Texto para leitura:

Existe uma linha tênue para conseguirmos identificar até onde a brincadeira é saudável.  É preciso avaliar a estrutura e entender os lugares de poder. Se a piada foca em comportamentos machistas, racistas e homofóbicos, não é o caso de levar pro pessoal. O problema apontado, o motivo do riso não está em ser um homem branco hétero, e sim em reproduzir esses erros comuns.

Além disso, mesmo quando há generalizações direcionadas para todo o grupo, é preciso olhar para os lugares de poder: os homens branco héteros, mesmo quando são alvo de piada não correm o risco de “apanhar na rua” ou de “serem presos” só por serem homens brancos héteros, como aconteceu durante décadas e séculos com a população LGBTQIAP+; não se corre o risco de perder uma vaga de emprego ou de levar um tiro da polícia por ser branco, como acontecem com os homens negros. 

Como os homens brancos héteros estão num lugar de direitos garantidos e de uma parcela importante de poder, a comédia pode até incomodar, mas não desencadeia consequências desastrosas.

Receber puxões de orelha em forma de piada pode ser uma boa forma de quebrar barreiras, de abrir diálogos, de repensar suas atitudes sem que alguém precise ter uma conversa “séria“ e sisuda com você.

Se permita ouvir, tentar entender o que está sendo dito por trás da piada, sem um olhar simplista, mas entendendo o contexto. Precisamos estar aberto a criticas, porque elas podem ser muito construtivas.

A comédia pode ser uma maneira mais leve de você conseguir refletir e absorver mudanças que talvez sejam importantes. A capacidade de rir de si mesmo permite que as pessoas enxerguem os próprios erros e os aceitem com bom humor.

Acolher suas falhas  e ter compaixão com você mesmo  é um ato de inteligência emocional e que contribui para o crescimento de quem decide aceitá-la dessa forma. A comédia é uma grande aliada no avanço das discussões que precisamos ter na nossa sociedade, e rir de si mesmo é uma forma de se rever e criar uma consciência crítica.

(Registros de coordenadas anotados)
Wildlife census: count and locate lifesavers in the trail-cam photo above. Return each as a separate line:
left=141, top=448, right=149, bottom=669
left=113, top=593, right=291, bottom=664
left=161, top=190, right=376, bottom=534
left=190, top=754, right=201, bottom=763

Tarefas a realizar:
[1] Reescreva o trecho do texto sobre comédia entre "Se permita ouvir, tentar" e "ser muito construtivas.", inclusive, trocando "construtivas" por "valiosas".
[2] De acordo com o texto sobre comédia, o que a capacidade de rir de si mesmo permite às pessoas?

Respostas comentadas:
[1]
Se permita ouvir, tentar entender o que está sendo dito por trás da piada, sem um olhar simplista, mas entendendo o contexto. Precisamos estar aberto a criticas, porque elas podem ser muito valiosas.

[2] Permite que as pessoas enxerguem os próprios erros e os aceitem com bom humor.